The task: Your answer should be the lines below from the one holding "family: Muridae" through the one holding "common name: tui", copied exactly and with nothing else.

Stored items:
+--
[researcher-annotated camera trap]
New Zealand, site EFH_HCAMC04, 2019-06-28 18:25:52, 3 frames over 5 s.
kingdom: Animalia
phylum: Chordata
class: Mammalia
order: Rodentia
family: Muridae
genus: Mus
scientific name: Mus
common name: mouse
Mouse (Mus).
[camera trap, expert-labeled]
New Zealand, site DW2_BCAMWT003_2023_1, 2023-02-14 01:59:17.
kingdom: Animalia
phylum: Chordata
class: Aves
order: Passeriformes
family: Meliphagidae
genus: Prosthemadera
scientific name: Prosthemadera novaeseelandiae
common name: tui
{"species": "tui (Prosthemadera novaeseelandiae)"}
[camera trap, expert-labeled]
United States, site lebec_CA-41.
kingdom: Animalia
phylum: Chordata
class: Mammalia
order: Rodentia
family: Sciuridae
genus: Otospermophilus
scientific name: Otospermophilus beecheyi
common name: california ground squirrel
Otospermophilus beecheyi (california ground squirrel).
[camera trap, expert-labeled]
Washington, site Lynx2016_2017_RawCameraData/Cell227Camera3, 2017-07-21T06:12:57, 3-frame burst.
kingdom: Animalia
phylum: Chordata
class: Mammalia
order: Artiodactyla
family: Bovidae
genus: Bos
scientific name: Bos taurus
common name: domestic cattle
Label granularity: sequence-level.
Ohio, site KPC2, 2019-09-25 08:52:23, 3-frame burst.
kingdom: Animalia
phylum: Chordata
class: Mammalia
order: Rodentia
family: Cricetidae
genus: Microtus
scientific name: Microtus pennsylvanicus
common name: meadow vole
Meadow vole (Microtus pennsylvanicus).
+--
Answer section:
family: Muridae
genus: Mus
scientific name: Mus
common name: mouse
Mouse (Mus).
[camera trap, expert-labeled]
New Zealand, site DW2_BCAMWT003_2023_1, 2023-02-14 01:59:17.
kingdom: Animalia
phylum: Chordata
class: Aves
order: Passeriformes
family: Meliphagidae
genus: Prosthemadera
scientific name: Prosthemadera novaeseelandiae
common name: tui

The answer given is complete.